# ABOUT THIS EXERCISE
Among the entries below, the lines from the one with "Zapatillas de hombre Tempus" up to and including the one with "ignoriert Grillmais-Liebhaber, hier" are to be restated exactly, without pictures.
[[ THE RECORDS, beginning ]]
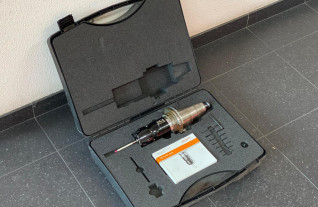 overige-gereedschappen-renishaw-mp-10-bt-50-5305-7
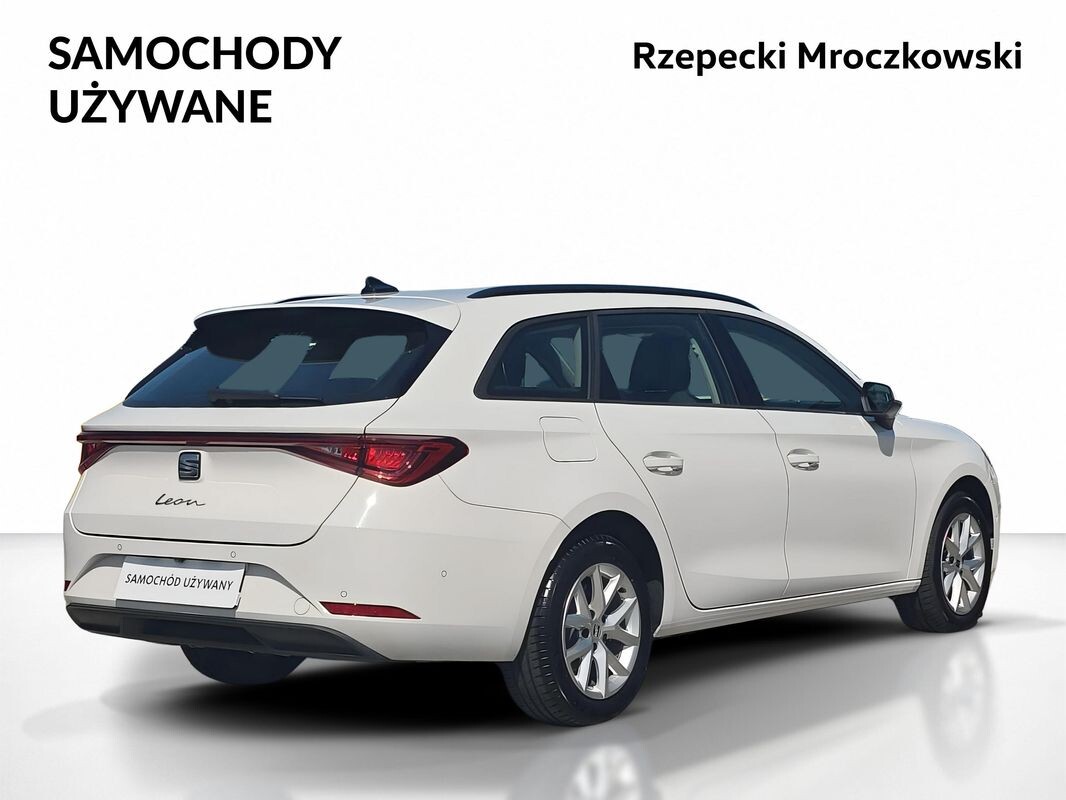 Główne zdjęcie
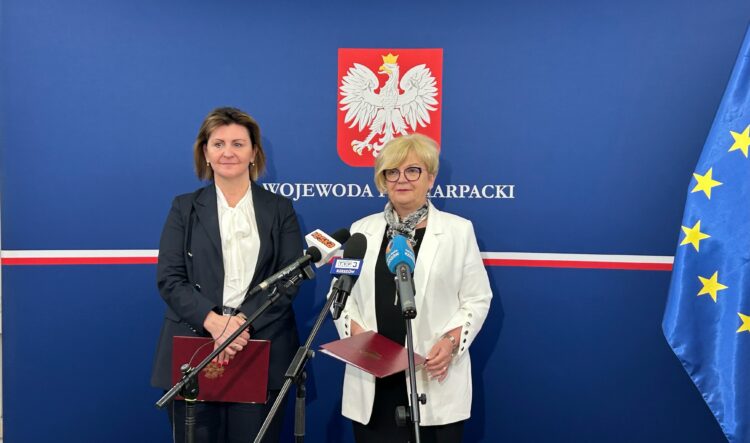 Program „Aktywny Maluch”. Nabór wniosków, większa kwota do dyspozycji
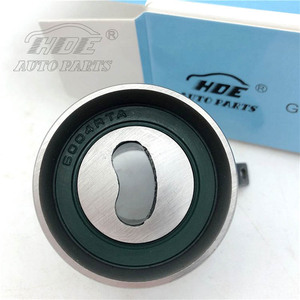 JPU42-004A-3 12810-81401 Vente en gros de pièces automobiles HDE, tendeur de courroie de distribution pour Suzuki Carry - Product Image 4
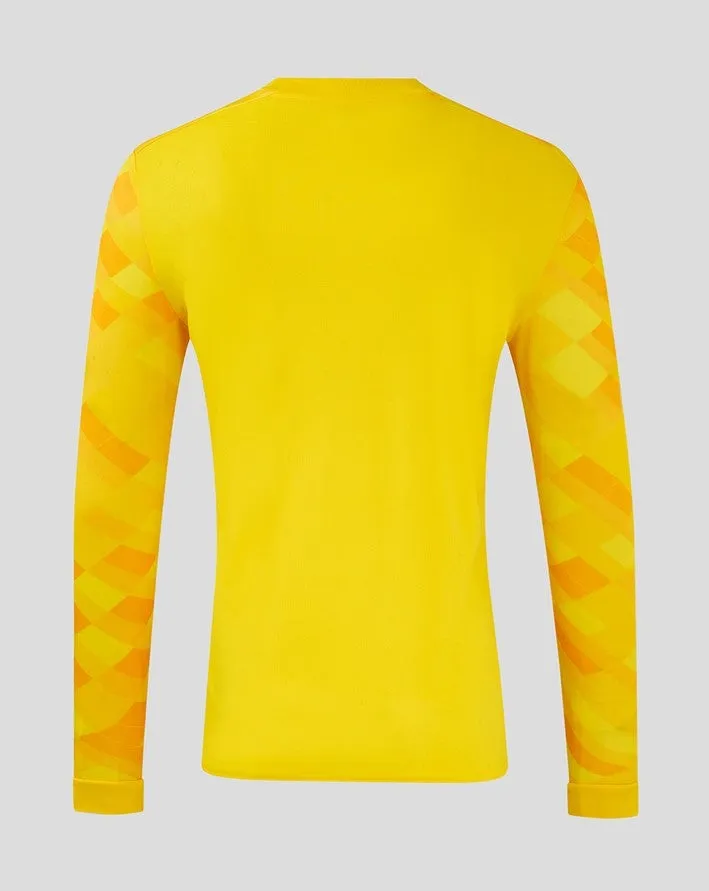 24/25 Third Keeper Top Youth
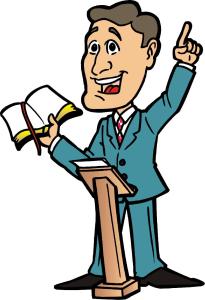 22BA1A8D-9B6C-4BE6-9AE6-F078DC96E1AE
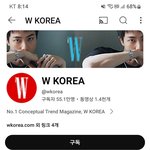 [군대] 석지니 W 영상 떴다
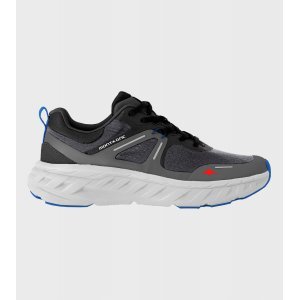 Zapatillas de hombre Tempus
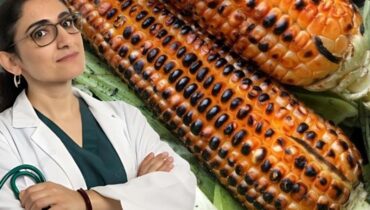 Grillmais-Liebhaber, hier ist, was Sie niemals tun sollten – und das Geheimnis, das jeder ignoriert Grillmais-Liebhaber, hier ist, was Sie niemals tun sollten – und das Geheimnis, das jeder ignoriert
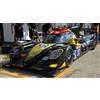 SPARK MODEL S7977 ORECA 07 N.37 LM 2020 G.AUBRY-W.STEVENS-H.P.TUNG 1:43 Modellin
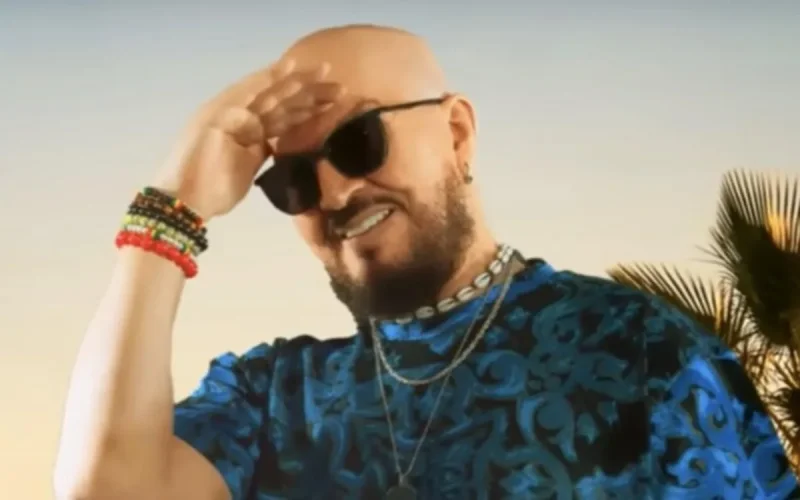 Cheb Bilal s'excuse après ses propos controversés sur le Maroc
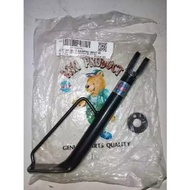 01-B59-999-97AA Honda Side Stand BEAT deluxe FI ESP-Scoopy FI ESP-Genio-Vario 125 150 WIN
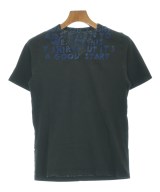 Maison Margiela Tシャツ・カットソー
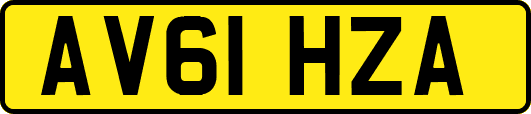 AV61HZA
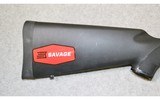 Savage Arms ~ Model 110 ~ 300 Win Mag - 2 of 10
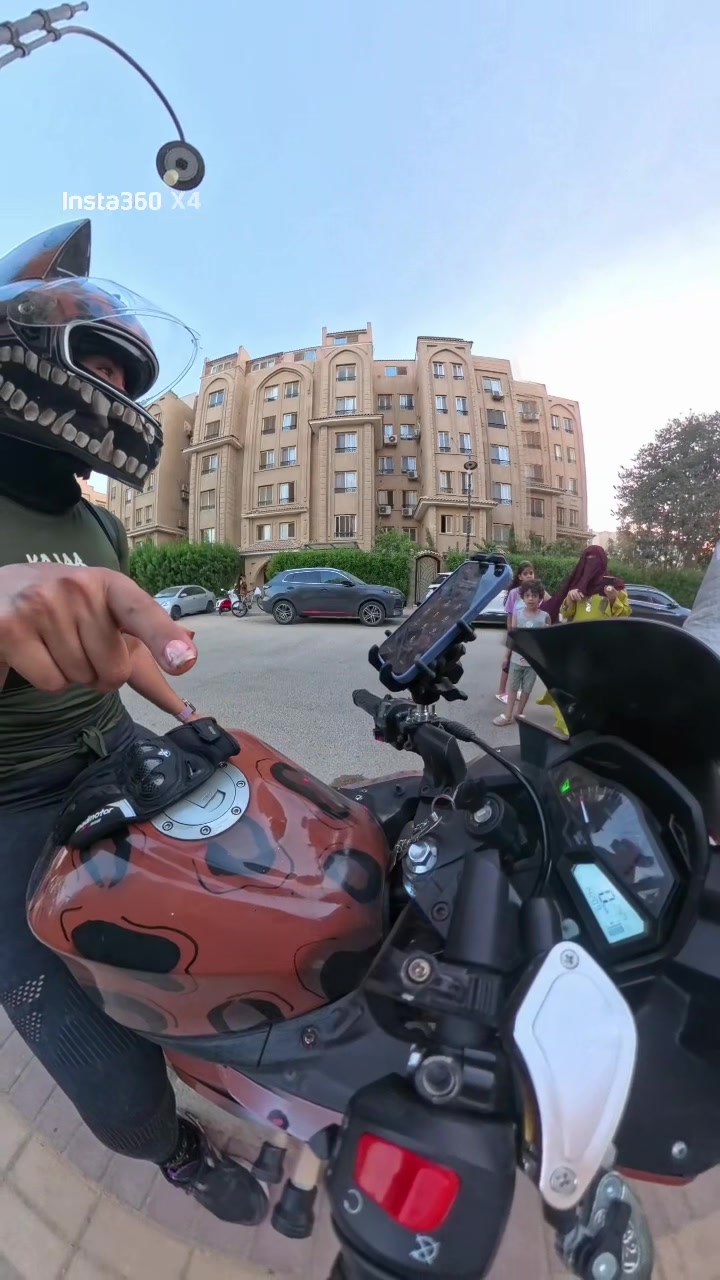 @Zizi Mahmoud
[[ THE RECORDS, end ]]
# RESPONSE FOR THIS EXERCISE
 Zapatillas de hombre Tempus
 Grillmais-Liebhaber, hier ist, was Sie niemals tun sollten – und das Geheimnis, das jeder ignoriert Grillmais-Liebhaber, hier ist, was Sie niemals tun sollten – und das Geheimnis, das jeder ignoriert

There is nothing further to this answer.